Data Deficient Species you have probably never heard about!
One of the first things you need for conserving a species, is knowing whether it is threatened or not. The most widely-accepted way of determining the extinction risk of a species is the methodology used by the IUCN Red List of Threatened Species. An animal or plant is assessed against 5 Criteria which look at population parameters such as distribution, population size and trend, reduction in numbers or habitat, and continuing decline due to ongoing threats. Based on the available information a species is assigned a category of threat – from Least Concern to Critically Endangered. You can find out more about these categories and criteria here.

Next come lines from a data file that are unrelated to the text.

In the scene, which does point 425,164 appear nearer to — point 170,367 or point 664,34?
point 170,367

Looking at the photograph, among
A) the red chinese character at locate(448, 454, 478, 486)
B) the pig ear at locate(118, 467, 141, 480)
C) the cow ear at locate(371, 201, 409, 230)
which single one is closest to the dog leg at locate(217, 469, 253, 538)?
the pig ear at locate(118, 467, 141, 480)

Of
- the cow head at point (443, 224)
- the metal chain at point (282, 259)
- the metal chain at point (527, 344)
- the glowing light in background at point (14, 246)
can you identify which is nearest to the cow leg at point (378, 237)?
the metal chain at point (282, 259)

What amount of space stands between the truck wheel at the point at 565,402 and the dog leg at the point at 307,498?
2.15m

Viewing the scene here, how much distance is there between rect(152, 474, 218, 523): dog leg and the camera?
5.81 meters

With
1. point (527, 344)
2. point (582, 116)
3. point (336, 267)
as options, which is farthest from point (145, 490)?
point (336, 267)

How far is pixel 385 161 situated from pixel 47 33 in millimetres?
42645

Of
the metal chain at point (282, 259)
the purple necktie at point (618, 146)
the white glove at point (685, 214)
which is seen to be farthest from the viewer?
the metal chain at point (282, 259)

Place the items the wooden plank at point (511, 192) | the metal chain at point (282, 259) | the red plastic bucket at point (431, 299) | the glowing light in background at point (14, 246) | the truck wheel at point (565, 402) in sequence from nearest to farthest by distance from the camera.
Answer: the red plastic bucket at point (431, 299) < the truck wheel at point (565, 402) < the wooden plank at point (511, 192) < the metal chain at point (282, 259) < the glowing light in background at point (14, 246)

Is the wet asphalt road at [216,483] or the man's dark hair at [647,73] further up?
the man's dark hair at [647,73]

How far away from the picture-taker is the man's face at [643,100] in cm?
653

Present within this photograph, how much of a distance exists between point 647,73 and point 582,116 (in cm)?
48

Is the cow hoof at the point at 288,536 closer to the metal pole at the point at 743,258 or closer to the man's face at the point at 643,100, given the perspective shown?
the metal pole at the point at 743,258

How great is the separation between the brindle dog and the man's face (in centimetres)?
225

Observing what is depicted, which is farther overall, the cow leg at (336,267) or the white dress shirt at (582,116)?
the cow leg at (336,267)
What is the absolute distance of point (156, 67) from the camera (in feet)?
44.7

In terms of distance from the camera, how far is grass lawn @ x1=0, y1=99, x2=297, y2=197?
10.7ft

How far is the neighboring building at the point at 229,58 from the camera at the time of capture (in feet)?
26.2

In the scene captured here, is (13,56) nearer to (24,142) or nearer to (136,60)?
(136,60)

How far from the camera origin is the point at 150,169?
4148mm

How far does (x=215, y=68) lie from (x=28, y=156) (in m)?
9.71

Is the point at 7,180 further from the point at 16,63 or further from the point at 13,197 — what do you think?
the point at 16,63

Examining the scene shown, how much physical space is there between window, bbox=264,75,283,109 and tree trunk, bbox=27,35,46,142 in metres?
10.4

However, you need data about the population of a species to apply this methodology, and there are many species out there that have simply not been researched enough, and very little is known about them. These species are often classified as Data Deficient (DD). There are currently more than 13,000 species assessed as DD on the global Red List, and it is highly likely that many of those are threatened. Here are 10 examples of DD species which you might have never heard about:
1. Snow Mountain Robin (Petroica archboldi)
This small bird is endemic to West Papua in Indonesia, and is found high up above the tree line, at altitudes around 4,000 m above sea level. It is one of only 61 birds assessed as DD at present. This species was originally described as abundant, and given that it is found at such high altitudes its habitat may not be immediately threatened. However, climate change could be a future threat to this species, since global warming could lead to suitable habitat shifting upwards. Scientists have recommended surveys of suitable mountain peak habitats within the species’ range and research into the ecological requirements and threats to the Snow Mountain Robin!